__Document__
* * *

Retailers must embrace artificial intelligence (AI) to keep costs down, improve their competitiveness and meet the changing needs of consumers, according to a senior executive at Microsoft, the tech firm.

Raj Raguneethan, regional business lead, retail and consumer goods at Microsoft Asia, said many retailers in the region are unaware of the power of AI technology to raise their game and that those who do not take AI seriously face a bleak future.

He was speaking to Inside Retail Asia last week, which had been invited to Microsoft’s experience centre in Singapore where AI-driven technology is developed.

“To stay competitive, a shift to intelligent retail is required to add ease, convenience, customisation and automation – across business processes and operations, customer experiences, and the very products and services offered,” he said.

“This can be done by turning to cloud and AI tools as the underlying, connective tissue for digitisation and business transformation,” he added, while emphasising that the issue is important enough for AI strategies to be discussed at board level.

* * *

__Exercise goal__
Repeat the retail AI article above in full, word for word. The rows after this point play no part in the work.

* * *

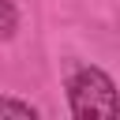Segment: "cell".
<instances>
[{"instance_id":"cell-1","label":"cell","mask_w":120,"mask_h":120,"mask_svg":"<svg viewBox=\"0 0 120 120\" xmlns=\"http://www.w3.org/2000/svg\"><path fill=\"white\" fill-rule=\"evenodd\" d=\"M68 101H71V116H79V120L116 116L120 112L116 86H112V79L101 68H79L68 79Z\"/></svg>"},{"instance_id":"cell-2","label":"cell","mask_w":120,"mask_h":120,"mask_svg":"<svg viewBox=\"0 0 120 120\" xmlns=\"http://www.w3.org/2000/svg\"><path fill=\"white\" fill-rule=\"evenodd\" d=\"M0 120H38V109L19 98H0Z\"/></svg>"},{"instance_id":"cell-3","label":"cell","mask_w":120,"mask_h":120,"mask_svg":"<svg viewBox=\"0 0 120 120\" xmlns=\"http://www.w3.org/2000/svg\"><path fill=\"white\" fill-rule=\"evenodd\" d=\"M15 26H19V11H15V4H11V0H0V38H11Z\"/></svg>"}]
</instances>
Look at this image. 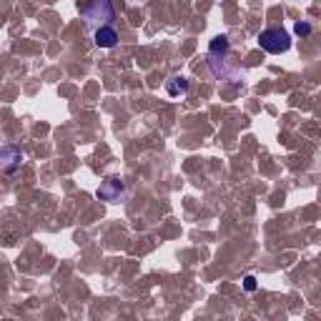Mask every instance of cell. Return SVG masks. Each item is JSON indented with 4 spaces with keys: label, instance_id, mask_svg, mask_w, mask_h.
<instances>
[{
    "label": "cell",
    "instance_id": "cell-1",
    "mask_svg": "<svg viewBox=\"0 0 321 321\" xmlns=\"http://www.w3.org/2000/svg\"><path fill=\"white\" fill-rule=\"evenodd\" d=\"M81 15L86 18L90 28H101V26H111L116 13H113L111 0H86L81 5Z\"/></svg>",
    "mask_w": 321,
    "mask_h": 321
},
{
    "label": "cell",
    "instance_id": "cell-2",
    "mask_svg": "<svg viewBox=\"0 0 321 321\" xmlns=\"http://www.w3.org/2000/svg\"><path fill=\"white\" fill-rule=\"evenodd\" d=\"M259 43H261V48L266 53L279 56V53H286L291 48V35L284 28H266L259 35Z\"/></svg>",
    "mask_w": 321,
    "mask_h": 321
},
{
    "label": "cell",
    "instance_id": "cell-3",
    "mask_svg": "<svg viewBox=\"0 0 321 321\" xmlns=\"http://www.w3.org/2000/svg\"><path fill=\"white\" fill-rule=\"evenodd\" d=\"M23 163V153L15 146H3L0 148V168L5 174H15Z\"/></svg>",
    "mask_w": 321,
    "mask_h": 321
},
{
    "label": "cell",
    "instance_id": "cell-4",
    "mask_svg": "<svg viewBox=\"0 0 321 321\" xmlns=\"http://www.w3.org/2000/svg\"><path fill=\"white\" fill-rule=\"evenodd\" d=\"M120 196H123V181H120V178H106V181L101 183V188H98V199H101V201L113 204Z\"/></svg>",
    "mask_w": 321,
    "mask_h": 321
},
{
    "label": "cell",
    "instance_id": "cell-5",
    "mask_svg": "<svg viewBox=\"0 0 321 321\" xmlns=\"http://www.w3.org/2000/svg\"><path fill=\"white\" fill-rule=\"evenodd\" d=\"M93 40H95L98 48H116L118 33H116V28H111V26H101V28L93 30Z\"/></svg>",
    "mask_w": 321,
    "mask_h": 321
},
{
    "label": "cell",
    "instance_id": "cell-6",
    "mask_svg": "<svg viewBox=\"0 0 321 321\" xmlns=\"http://www.w3.org/2000/svg\"><path fill=\"white\" fill-rule=\"evenodd\" d=\"M188 90V81L186 78H174V81H168V95H183Z\"/></svg>",
    "mask_w": 321,
    "mask_h": 321
},
{
    "label": "cell",
    "instance_id": "cell-7",
    "mask_svg": "<svg viewBox=\"0 0 321 321\" xmlns=\"http://www.w3.org/2000/svg\"><path fill=\"white\" fill-rule=\"evenodd\" d=\"M293 30H296V35H311V26L309 23H296Z\"/></svg>",
    "mask_w": 321,
    "mask_h": 321
},
{
    "label": "cell",
    "instance_id": "cell-8",
    "mask_svg": "<svg viewBox=\"0 0 321 321\" xmlns=\"http://www.w3.org/2000/svg\"><path fill=\"white\" fill-rule=\"evenodd\" d=\"M243 289H246V291H256V279H254V276H246V279H243Z\"/></svg>",
    "mask_w": 321,
    "mask_h": 321
}]
</instances>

* * *

__Answer for this exercise__
Retailers must embrace artificial intelligence (AI) to keep costs down, improve their competitiveness and meet the changing needs of consumers, according to a senior executive at Microsoft, the tech firm.

Raj Raguneethan, regional business lead, retail and consumer goods at Microsoft Asia, said many retailers in the region are unaware of the power of AI technology to raise their game and that those who do not take AI seriously face a bleak future.

He was speaking to Inside Retail Asia last week, which had been invited to Microsoft’s experience centre in Singapore where AI-driven technology is developed.

“To stay competitive, a shift to intelligent retail is required to add ease, convenience, customisation and automation – across business processes and operations, customer experiences, and the very products and services offered,” he said.

“This can be done by turning to cloud and AI tools as the underlying, connective tissue for digitisation and business transformation,” he added, while emphasising that the issue is important enough for AI strategies to be discussed at board level.